Por Vagner de Alencar (escrito ao Blog Mural da Folha.com)
“Alegria só no nome”. Com humor, Anderson Viana Souza, 22, brinca com a designação do endereço onde mora. O baiano chegou a Paraisópolis em setembro do ano passado com a filha pequena e a jovem esposa. Divide com os cunhados a casa minúscula, de três cômodos e um banheiro.
Em São Paulo, arranjar emprego não foi tão difícil quanto ele imaginava, só não previa o sufoco em comprovar residência fixa. “Rapaz, para provar endereço assim que tentei abrir a conta-salário é que foi complicado”, afirma.
O jovem protagoniza uma realidade comum a muitos moradores de periferias, que sentem na pele a dificuldade de viver literalmente, muitas vezes, num beco sem saída.
Viela da Alegria
A saga de Anderson para comprovar residência fixa para abrir uma conta no banco foi, no mínimo, cômica, para não dizer árdua. “Uns conhecidos me aconselharam enviar um telegrama para mim mesmo. Quando cheguei no posto dos correios, o atendente foi atencioso e disse que custava R$ 10. Falei o nome da rua, o CEP... Quando eu disse o número da casa, ele alegou que não conferia. Então, avisei que morava na viela da Alegria.”
A resposta recebida pelo jovem foi clara: “viela não existe para os Correios!”.
Anderson voltou para casa sem enviar o telegrama. Na agência bancária, segundo ele, não conseguiram informá-lo sobre os procedimentos necessários para sanar aquela situação. “Um morador de Paraisópolis me avisou que na Associação de Moradores era possível retirar uma declaração de residência para quem não conseguia comprovar. Fui lá, saí com o documento nas mãos e consegui abrir a conta”, revela.
Viela Francisco Clemente
É por meio da lojinha de artigos masculinos e femininos que Simone Ferreira da Silva, 32, sustenta os dois filhos e a sobrinha. “Se fosse na rua seria melhor, mas aqui também é bom, pois o fluxo de pessoas que passam para ir à escola é grande”, conta.

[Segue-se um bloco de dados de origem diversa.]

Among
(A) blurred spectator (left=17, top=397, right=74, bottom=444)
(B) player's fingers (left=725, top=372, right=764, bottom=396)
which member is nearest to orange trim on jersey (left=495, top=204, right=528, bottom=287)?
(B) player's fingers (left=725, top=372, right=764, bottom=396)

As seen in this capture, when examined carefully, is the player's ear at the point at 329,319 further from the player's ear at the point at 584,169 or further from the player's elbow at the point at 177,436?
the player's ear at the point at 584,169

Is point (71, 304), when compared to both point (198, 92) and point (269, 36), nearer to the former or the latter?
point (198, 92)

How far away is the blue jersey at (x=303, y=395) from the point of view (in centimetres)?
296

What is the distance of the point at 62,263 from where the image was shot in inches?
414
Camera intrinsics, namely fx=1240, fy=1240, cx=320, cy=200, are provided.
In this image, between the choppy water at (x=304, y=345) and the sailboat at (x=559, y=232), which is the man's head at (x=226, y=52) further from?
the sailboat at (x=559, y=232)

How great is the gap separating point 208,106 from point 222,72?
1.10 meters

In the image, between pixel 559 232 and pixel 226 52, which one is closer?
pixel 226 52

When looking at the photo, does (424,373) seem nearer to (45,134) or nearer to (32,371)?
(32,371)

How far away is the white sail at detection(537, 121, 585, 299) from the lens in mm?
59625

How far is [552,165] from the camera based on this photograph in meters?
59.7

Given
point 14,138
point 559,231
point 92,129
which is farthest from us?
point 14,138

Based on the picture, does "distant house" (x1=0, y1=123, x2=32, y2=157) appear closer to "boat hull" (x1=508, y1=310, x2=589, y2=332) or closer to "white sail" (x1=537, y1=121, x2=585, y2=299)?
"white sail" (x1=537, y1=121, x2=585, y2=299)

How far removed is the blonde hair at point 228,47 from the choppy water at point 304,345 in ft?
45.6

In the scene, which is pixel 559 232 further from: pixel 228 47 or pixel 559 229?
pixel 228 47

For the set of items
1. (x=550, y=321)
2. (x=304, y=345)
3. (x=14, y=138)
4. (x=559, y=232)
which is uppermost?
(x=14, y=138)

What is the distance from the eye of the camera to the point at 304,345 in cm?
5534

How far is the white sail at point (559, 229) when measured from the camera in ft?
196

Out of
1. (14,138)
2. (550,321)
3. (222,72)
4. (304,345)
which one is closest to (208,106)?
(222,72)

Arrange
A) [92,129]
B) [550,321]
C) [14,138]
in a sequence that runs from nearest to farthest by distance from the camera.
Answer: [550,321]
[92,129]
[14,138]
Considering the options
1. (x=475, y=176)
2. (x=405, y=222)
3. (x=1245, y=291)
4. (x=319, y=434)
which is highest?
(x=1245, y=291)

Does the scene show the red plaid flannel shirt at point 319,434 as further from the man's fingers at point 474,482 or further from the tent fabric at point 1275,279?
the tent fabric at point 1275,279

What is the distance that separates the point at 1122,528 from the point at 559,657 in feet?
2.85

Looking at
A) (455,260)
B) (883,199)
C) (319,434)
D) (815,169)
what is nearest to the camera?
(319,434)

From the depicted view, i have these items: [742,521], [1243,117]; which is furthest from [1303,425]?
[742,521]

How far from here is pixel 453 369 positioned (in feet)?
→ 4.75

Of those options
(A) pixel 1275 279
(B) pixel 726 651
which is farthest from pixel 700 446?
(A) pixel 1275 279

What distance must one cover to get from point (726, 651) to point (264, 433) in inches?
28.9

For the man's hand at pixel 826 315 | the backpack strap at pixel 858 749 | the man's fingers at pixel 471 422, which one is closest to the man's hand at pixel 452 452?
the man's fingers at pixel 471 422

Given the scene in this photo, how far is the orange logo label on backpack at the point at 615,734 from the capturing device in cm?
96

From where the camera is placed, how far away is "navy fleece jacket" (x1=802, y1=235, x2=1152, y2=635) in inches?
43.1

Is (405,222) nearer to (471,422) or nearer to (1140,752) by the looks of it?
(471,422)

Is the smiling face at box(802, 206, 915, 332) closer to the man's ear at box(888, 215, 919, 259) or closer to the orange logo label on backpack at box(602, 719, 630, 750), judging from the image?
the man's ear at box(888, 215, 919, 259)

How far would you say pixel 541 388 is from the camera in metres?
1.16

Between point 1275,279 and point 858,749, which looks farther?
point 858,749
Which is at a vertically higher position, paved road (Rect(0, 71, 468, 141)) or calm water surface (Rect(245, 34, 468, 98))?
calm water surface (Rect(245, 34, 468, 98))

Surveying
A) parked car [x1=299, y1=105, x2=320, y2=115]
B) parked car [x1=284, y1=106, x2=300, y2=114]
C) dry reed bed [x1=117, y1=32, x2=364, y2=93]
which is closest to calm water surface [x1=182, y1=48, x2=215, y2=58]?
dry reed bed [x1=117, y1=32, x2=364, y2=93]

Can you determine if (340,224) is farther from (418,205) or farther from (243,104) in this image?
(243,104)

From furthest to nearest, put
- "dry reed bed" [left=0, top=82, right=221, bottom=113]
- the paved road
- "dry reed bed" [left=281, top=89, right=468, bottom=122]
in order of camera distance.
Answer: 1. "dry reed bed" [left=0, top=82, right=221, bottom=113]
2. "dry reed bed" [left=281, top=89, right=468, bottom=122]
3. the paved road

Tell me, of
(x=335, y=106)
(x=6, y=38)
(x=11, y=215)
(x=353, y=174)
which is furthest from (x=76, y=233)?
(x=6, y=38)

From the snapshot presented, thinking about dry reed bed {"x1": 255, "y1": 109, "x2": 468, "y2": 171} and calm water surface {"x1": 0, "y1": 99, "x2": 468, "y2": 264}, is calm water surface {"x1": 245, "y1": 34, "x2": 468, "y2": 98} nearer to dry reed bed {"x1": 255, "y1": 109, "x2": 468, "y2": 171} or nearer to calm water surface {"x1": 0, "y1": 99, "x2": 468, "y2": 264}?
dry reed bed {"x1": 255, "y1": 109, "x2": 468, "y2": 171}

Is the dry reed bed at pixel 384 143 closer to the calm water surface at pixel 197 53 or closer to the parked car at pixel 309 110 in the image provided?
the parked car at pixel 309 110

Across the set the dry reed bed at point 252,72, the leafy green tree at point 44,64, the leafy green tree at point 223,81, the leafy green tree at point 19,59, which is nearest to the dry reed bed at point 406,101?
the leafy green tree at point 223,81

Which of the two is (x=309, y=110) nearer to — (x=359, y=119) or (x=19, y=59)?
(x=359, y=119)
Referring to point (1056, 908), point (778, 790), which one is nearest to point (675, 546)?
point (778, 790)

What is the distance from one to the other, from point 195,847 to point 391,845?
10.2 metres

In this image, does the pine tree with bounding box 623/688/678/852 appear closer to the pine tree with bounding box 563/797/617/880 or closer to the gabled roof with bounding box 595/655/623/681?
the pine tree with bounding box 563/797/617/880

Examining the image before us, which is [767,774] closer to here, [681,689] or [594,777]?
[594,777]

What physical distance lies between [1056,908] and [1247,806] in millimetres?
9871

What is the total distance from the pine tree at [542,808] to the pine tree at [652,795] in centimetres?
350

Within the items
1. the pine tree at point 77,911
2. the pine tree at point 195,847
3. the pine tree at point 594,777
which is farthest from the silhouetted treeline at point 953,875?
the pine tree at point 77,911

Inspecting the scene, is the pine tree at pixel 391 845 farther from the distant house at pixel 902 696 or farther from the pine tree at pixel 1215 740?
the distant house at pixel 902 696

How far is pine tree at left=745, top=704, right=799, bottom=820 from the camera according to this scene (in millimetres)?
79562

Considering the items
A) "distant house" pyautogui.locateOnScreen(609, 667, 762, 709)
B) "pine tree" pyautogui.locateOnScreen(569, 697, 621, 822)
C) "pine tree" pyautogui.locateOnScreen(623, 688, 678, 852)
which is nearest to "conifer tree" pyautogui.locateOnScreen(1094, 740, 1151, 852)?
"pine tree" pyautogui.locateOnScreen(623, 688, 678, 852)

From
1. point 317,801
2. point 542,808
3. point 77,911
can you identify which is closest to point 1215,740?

Há dois anos, a micro-empresária mantem o negócio na viela que interliga as principais vias de Paraisópolis: as ruas Herbert Spencer (a famosa “rua da feira”) e a Melchior Giola. “Aqui, eu pago R$ 300 de aluguel. Gasto mais R$ 300 com aluguel da casa onde moro, na rua debaixo, fora água e luz.”
No local há ainda, um mercadinho, um salão de cabeleireiro e um bar. “Se dá pra viver?! Dá, dá sim!”, revela Simone.
Viela Mário Covas
Um córrego corta a ruela com nome de político. Alguns barracos construídos sobre o esgoto partilham o mesmo espaço com as casas de alvenaria sem reboco. Crianças brincam no corredor estreito e famílias se reúnem na porta de casa.
Outros moradores não têm dificuldade para circular nos pequenos labirintos. Com habilidade de quem conhece o terreno onde pisa, carregam seus pertences na mão. O problema está no transporte de objetos maiores, como móveis e eletrodomésticos. “Meu vizinho teve que quebrar parte da escada para entrar com a cama box que ele comprou”, conta o morador Fábio Silva, 23.
Viela do Campo
É na quitanda de “seu” Manoel que Maria da Guia Evangelista, 32, sempre compra verduras e legumes. O córrego que passa atrás de sua casa também passa pela viela Mário Covas. “Moro aqui há muitos anos. Sempre foi muito barulhento. Ligam o som dos carros no último volume”, diz.
Alguns referem-se ao lugar com o diminutivo, embora a viela seja uma das extensões da comunidade. Prova disso é a quantidade de carros ou motos estacionados por ali. Amigos jogam baralho e crianças brincam com suas bicicletas no mesmo espaço.
Entre os becos e as vielas de Paraisópolis, os moradores vão tecendo suas histórias, ora em busca de comprovar sua residência (Anderson esperou 40 dias por um cartão de crédito), ora dizendo que é possível, sim, sair e entrar nesses pequenos labirintos sem uma Ariadne (da mitologia grega, que ajudou o amado a achar o caminho de volta pra casa) que os conduza (como acredita Simone).
Se algumas vielas e becos são esconderijo do tráfico, muitas delas unem as pessoas que, com suas vozes e histórias, usam de ruelas e esquinas para costurar a vida em Paraisópolis.